Memory Systems Refresher

Stephen M. Reaves

2024-01-13

Refresher about Memory Systems for CS-6210

Summary

Naive Memory Model
Cache Motivation
Data Costs
Memory Hierarchy
Locality and Cache Blocks
Direct Mapping
How many bits
Set Associative Mapping
Fully Associative Mapping
Write Policy
Virtual Memory Abstraction
Virtually Indexed, Physically Tagged Caches

Naive Memory Model

CPU can talk to memory or disk.

Memory faster than disk

Cache Motivation

for (i = 0; i < N; i++)
  sum += a[i];

sum is a local variable, in cpu register, fast to access

a[i] may be in main memory, slower to access

100 cpu cycle latency
2 bytes/cycle

We can put a faster cache, closer to cpu and store a[i] there

10 cpu cycle latency
256 bytes/cycle

If data is in cache, we call it a “hit”, otherwise its a “miss”

Data Costs

Suppose data retrieving costs

4 cycles on a hit
100 cycles on a miss

How many cycles does a process with a 99% hit rate spend on avg?
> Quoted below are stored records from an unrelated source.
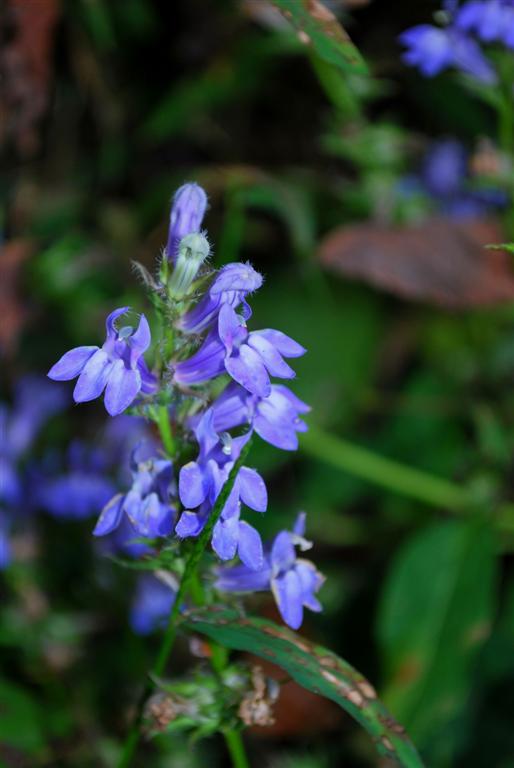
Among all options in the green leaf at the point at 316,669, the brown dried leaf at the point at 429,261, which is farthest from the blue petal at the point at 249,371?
the brown dried leaf at the point at 429,261

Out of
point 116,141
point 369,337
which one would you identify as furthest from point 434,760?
point 116,141

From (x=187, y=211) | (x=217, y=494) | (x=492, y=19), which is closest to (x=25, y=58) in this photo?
(x=492, y=19)

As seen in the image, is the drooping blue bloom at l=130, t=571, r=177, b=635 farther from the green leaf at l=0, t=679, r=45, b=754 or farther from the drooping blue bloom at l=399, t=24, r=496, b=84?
the drooping blue bloom at l=399, t=24, r=496, b=84

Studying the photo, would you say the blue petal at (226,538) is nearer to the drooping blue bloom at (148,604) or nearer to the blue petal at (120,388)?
the blue petal at (120,388)

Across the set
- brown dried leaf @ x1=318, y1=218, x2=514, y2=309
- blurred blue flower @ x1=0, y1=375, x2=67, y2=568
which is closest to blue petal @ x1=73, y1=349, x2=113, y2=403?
blurred blue flower @ x1=0, y1=375, x2=67, y2=568

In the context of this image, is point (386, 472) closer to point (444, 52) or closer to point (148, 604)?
point (148, 604)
$(4 \times 0.99) + (100 \times 0.001)$
4.96

90%?

13.6

Memory Hierarchy

There’s always a trade-off between speed and capacity

Locality and Cache Blocks

Locality assumes if a program needs one particular memory address, it will need the nearby addresses soon

Temporal locality refers to the tendency to access the same memory close in time

Put data in cache right after you use it, in case you need it again soon

Spatial locality refers to the tendency to access the same memory close in terms of address

Put whole block of data in cache, not just the bits you accessed
- Higher order bits of address tell us quickly what block we’re in

Direct Mapping

Direct memory to cache mapping

Suppose a 5 bit address space, fill in the table

Index	Tag	Index	Offset
00	01	0xFC	0x31
01	10	0x12	0x82
10	10	0x57	0x48
11	00	0x63	0x99

Address	Hit/Miss	Value
10001	00
00111	00
10100	00
01111	00

answer

Address	Hit/Miss	Value	Reason
10001	Miss
00111	Hit	0x99	Index of 11, tag of 00, offset of 1
10100	Hit	0x57	Index of 10, tag of 10, offset of 0
01111	Miss

How many bits

22 bit adress space

512 byte cache

64 byte block size

How many bits are used for the index?

$512 \div 64 = 8 = 2^3$
3

How many bits are used for the tag?

$\text{Address space} - \text{index} - \text{cache offset} = \text{bits for tag}$
$22 - 3 - \log_2(64) = 13$
$22 - 3 - 6 = 13$
13

Set Associative Mapping

Associating memory addresses with more than one block in the cache.

Ignores most significant bit of index (for 2-way)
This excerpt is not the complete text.